Die Wertsteigerung des Bodens ist der Leistung der Allgemeinheit zu verdanken. Wenn eine Kommune gute Infrastruktur schafft, profitieren davon bisher vor allem private Investoren. Dieser leistungslose Gewinn sollte nicht ganz abgeschafft, aber doch stark beschränkt werden. So würden nicht nur Spekulation und Wohnkosten gebremst. Mit dem Geld könnte die öffentliche Hand Flächen und Häuser von Privaten kaufen und sie günstig an gemeinwohlorientierte Akteure weiterreichen.

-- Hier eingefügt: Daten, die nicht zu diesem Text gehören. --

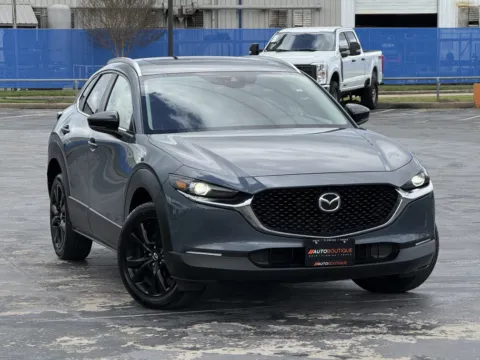 Photos of 2023 Mazda CX-30 2.5 S Carbon Edition for sale in Alvin, TX at Auto Boutique Texas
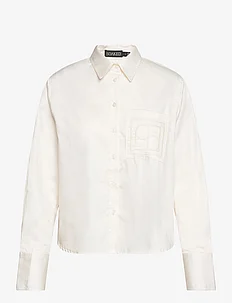 SLAdriana Shirt LS, Soaked in Luxury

Etwa fünf Millionen Menschen leben in Häuser der 2000 Wohnbaugenossenschaften in Deutschland. Einkommen, Status und Herkunft der Bewohner spielen eine geringere Rolle als üblich. Diese Solidaritätsunternehmen sind zugleich zivilgesellschaftliche Akteure. Natürlich ist auch in deren Hausgemeinschaften nicht alles perfekt, aber oft beleben sie mit ihrem Engagement das sie umgebende Quartier. Diese Initiativen massiv zu fördern, das wäre eine wirksame Antwort des Staates auf die soziale Frage dieser Zeit.